Down to the last line, set down the listing below exactly, apart from its pictures.

--- Recorded information ---
—————
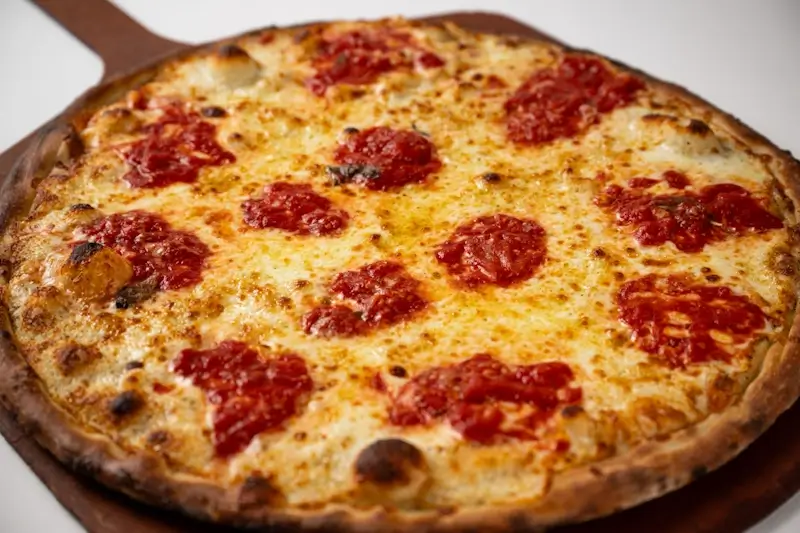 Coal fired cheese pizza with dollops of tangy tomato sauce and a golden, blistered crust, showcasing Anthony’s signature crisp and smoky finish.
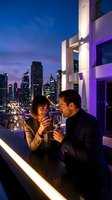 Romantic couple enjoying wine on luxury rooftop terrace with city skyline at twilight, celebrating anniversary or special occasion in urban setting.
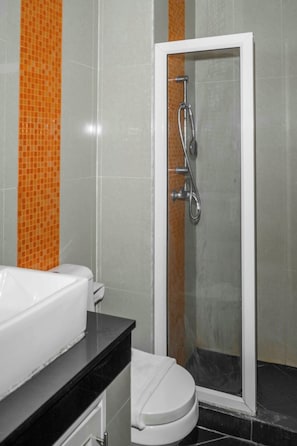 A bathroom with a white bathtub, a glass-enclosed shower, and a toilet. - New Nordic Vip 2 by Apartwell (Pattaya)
—————
--- Your solution ---
 Coal fired cheese pizza with dollops of tangy tomato sauce and a golden, blistered crust, showcasing Anthony’s signature crisp and smoky finish.
 Romantic couple enjoying wine on luxury rooftop terrace with city skyline at twilight, celebrating anniversary or special occasion in urban setting.
 A bathroom with a white bathtub, a glass-enclosed shower, and a toilet. - New Nordic Vip 2 by Apartwell (Pattaya)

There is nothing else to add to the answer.